I would be interested to know whether users of adjudication have a particular preference and I encourage you to comment below.
And finally, “Adjudications – Without the Cost”
Earlier this year, Simon Liddiard blogged about the possibility of claiming costs in an adjudication as a result of the amendments to the Late Payment of Commercial Debts (Interest) Act 1998, which came into force on 16 March 2013 under the Late Payment of Commercial Debt Regulations 2013. In particular, new sub-section 5A(2A) provides that the supplier is entitled to the greater of a fixed sum or:
“…the reasonable costs of the supplier in recovering the debt…”
Simon concluded that this would be unlikely to apply to adjudication because it is directly contrary to section 108A of the Construction Act 1996, which (as we all know) prohibits any provision pre-dating the notice of adjudication that concerns the allocation of the costs of the adjudication.
I certainly agree with the sense and logic of Simon’s conclusion. However, it appears that this is not a view shared by all. One of our clients recently received a flyer from a claims consultant headed “Adjudications – Without the Cost…“. The flyer went on to say that, as a result of the amendments to the Late Payment Act:
“…the costs and fees incurred in debt recovery are paid by the other side…”
So, I suspect it won’t be long before we start seeing claims for party costs in adjudications under the amended Late Payment Act 1998, regardless of the merits of such claims.
The Farrelly v Byrne procedure makes a lot of sense to me, I wonder though whether the ‘draft loser’ may have some opportunity to do something with the time, particularly maybe a newbie to adjudication. If it was the responding party and they then got a second opinion and raised a ‘new defence’, however late, might there then be natural justice issues if it was disregarded by the adjudicator?
As for the notion of costs and fees in debt recovery – that doesn’t really seem credible to me on the basis of fairness and risk. What is inferred is that the referring party would adjudicate with no risk of meeting the other side’s costs if it was unsuccessful? But then I suppose if this bit of the LPA doesn’t apply then neither would the interest provisions so it seems a bit problematic to me. Strictly if it was said that the ‘debt’ does not exist until (amended HGCRA) there is a revised Notified Sum then these ‘costs and fees’ are not part of debt recovery prior to the award so outwith the LPA – but then neither would interest (other than contractual interest at least) so maybe that is a new conundrum adjudicators will have to wrestle with!
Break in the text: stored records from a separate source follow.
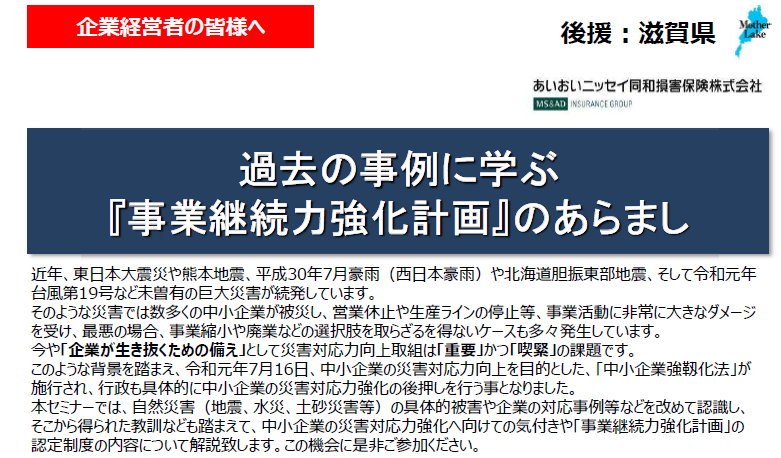 【2023年1月27日開催】滋賀県後援・オンラインセミナー「過去の事例に学ぶ『事業継続力強化計画』のあらまし」のご案内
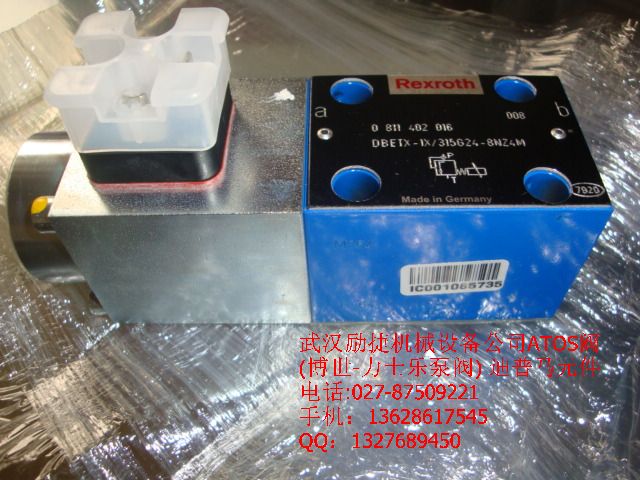 0811402517, 0811402616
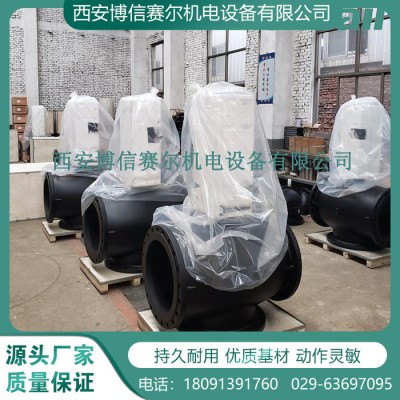 【博信現貨】 國產一次網流量調節閥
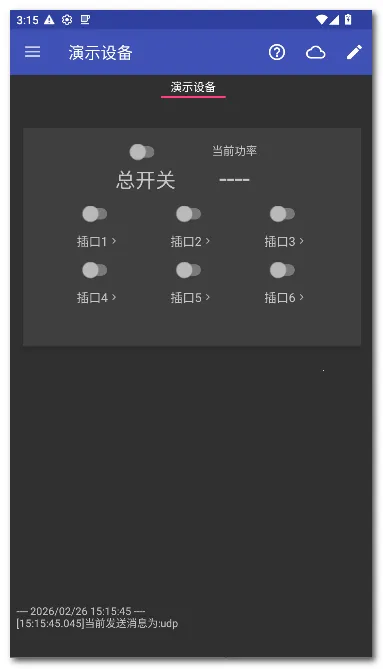 zControl���ܿ��������ֻ���v1.12.3 �ֻ����ͼ0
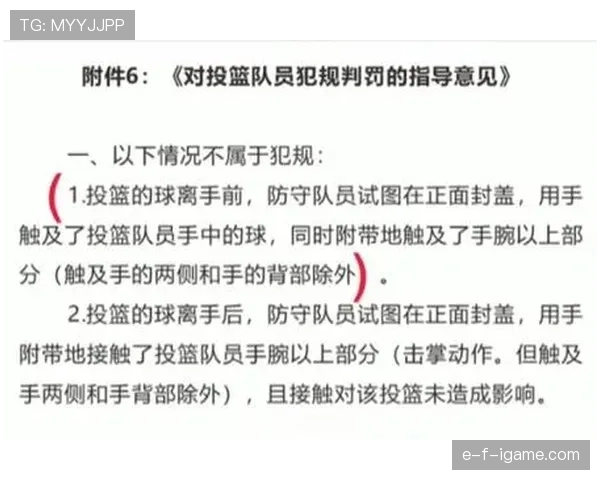 故意踢人犯规如何判罚？裁判尺度和VAR介入解析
Some points well made Mat. I don’t believe there would be a problem implying the interest provisions of the LPCDIA into a construction contract, but not the provisions regarding the costs of debt recovery: the former provision doesn’t conflict with the HGCRA, whereas the latter provision does. Only time will tell as to how the new provisions are interpreted…
As for dates, I think that the debt exists from the date that the adjudicator/arbitrator/judge determines the sum should have been paid.